Freshman U.S. Rep. John Rutherford, R-Fla., announced this week that he would run for a second term meaning the First Coast congressman should continue to be a major player on homeland security issues.
Rutherford told Florida Politics this week that he was planning to run for another term.
“It is a tremendous honor to serve my fellow Northeast Floridians in Congress,” Rutherford said. “I am proud of all our hard work over the last year fighting for jobs, veterans, a renewed military, and secure borders.”
“But a great deal of work remains ahead and I look forward to seeking re-election to continue this work on behalf of the fine people I am so humbled to serve,” Rutherford added.
Currently representing a secure Republican district, Rutherford should continue to remain a factor when it comes to homeland security. Despite having just wrapped up his first year in Congress, Rutherford has proven to be a factor on the U.S. House Homeland Security Committee.
Last year, the House passed Rutherford’s “Streamlining DHS Overhead Act” which ensured the DHS consolidates leases and real estate costs when appropriate to reduce spending. The First Coast Republican noted that DHS, currently the third largest federal department, spends $2 billion annually on more than 100 million square feet of space to house more than 20 federal entities. Noting the continued growth of the department, Rutherford insisted tens of millions of taxpayer dollars could be saved with his proposed reforms.
Rutherford had U.S. Rep. Michael McCaul, R-Texas, the chairman of the House Homeland Security Committee, as a co-sponsor of the bill and they have often worked together during the First Coast Republican’s first year in Congress. They teamed up back in March to unveil the “Reducing Department of Homeland Security Acquisition Cost Growth Act.” According to Rutherford’s office, this legislation would “hold DHS agencies more accountable in administering their major acquisition programs and would give Congress greater oversight of troubled programs to prevent wasteful spending of taxpayer dollars by agencies like the Transportation Security Administration (TSA), Customs and Border Protection, the U.S. Coast Guard, and the Federal Emergency Management Agency (FEMA).” The House passed the bill without opposition towards the end of March.

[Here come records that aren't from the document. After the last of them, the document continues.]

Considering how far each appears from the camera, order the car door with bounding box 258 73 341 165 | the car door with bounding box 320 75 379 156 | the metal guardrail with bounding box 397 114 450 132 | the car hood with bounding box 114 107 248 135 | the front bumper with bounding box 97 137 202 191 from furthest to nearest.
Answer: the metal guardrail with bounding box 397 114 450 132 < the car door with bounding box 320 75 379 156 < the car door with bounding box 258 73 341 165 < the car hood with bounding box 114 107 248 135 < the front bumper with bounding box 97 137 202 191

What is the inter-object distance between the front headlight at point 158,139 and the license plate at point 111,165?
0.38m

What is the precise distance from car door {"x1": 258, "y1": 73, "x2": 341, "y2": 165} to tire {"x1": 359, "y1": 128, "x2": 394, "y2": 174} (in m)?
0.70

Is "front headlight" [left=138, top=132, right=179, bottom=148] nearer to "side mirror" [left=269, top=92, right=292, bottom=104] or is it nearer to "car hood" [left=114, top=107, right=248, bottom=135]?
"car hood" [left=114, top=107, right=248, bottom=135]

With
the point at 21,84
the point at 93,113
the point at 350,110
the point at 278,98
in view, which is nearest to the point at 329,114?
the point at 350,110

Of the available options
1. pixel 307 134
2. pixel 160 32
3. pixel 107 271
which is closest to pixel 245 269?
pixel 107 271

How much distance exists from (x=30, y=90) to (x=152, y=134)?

McCaul also put Rutherford on his new Task Force on Denying Terrorists Entry into the United States.
Earlier this month, Rutherford scored another win on homeland security issues when the House passed without opposition his “DHS Interagency Counterterrorism Task Force Act.” The bill would let the U.S. Department of Homeland Security secretary assign personnel to work on overseas counterterrorism task forces.
“As terrorists and foreign fighters in Iraq and Syria seek to return home or travel to other regions in the wake of the defeat of ISIS on the battlefield, cooperation among U.S. military, national security, and law enforcement agencies is vital,” Rutherford said when the bill was passed last week. “When these fighters move from the Middle East to the West, information collection and tracking becomes extremely difficult ensuring federal agencies have access to the same critical information. This bill will ensure DHS personnel overseas are better able to combat threats in the fight against terrorism. I thank my colleagues on both sides of the aisle for joining me in taking an important step toward making our citizens safer.”
The bill, which McCaul cosponsored, now heads to the U.S. Senate. So far, there is no sponsor over in the Senate.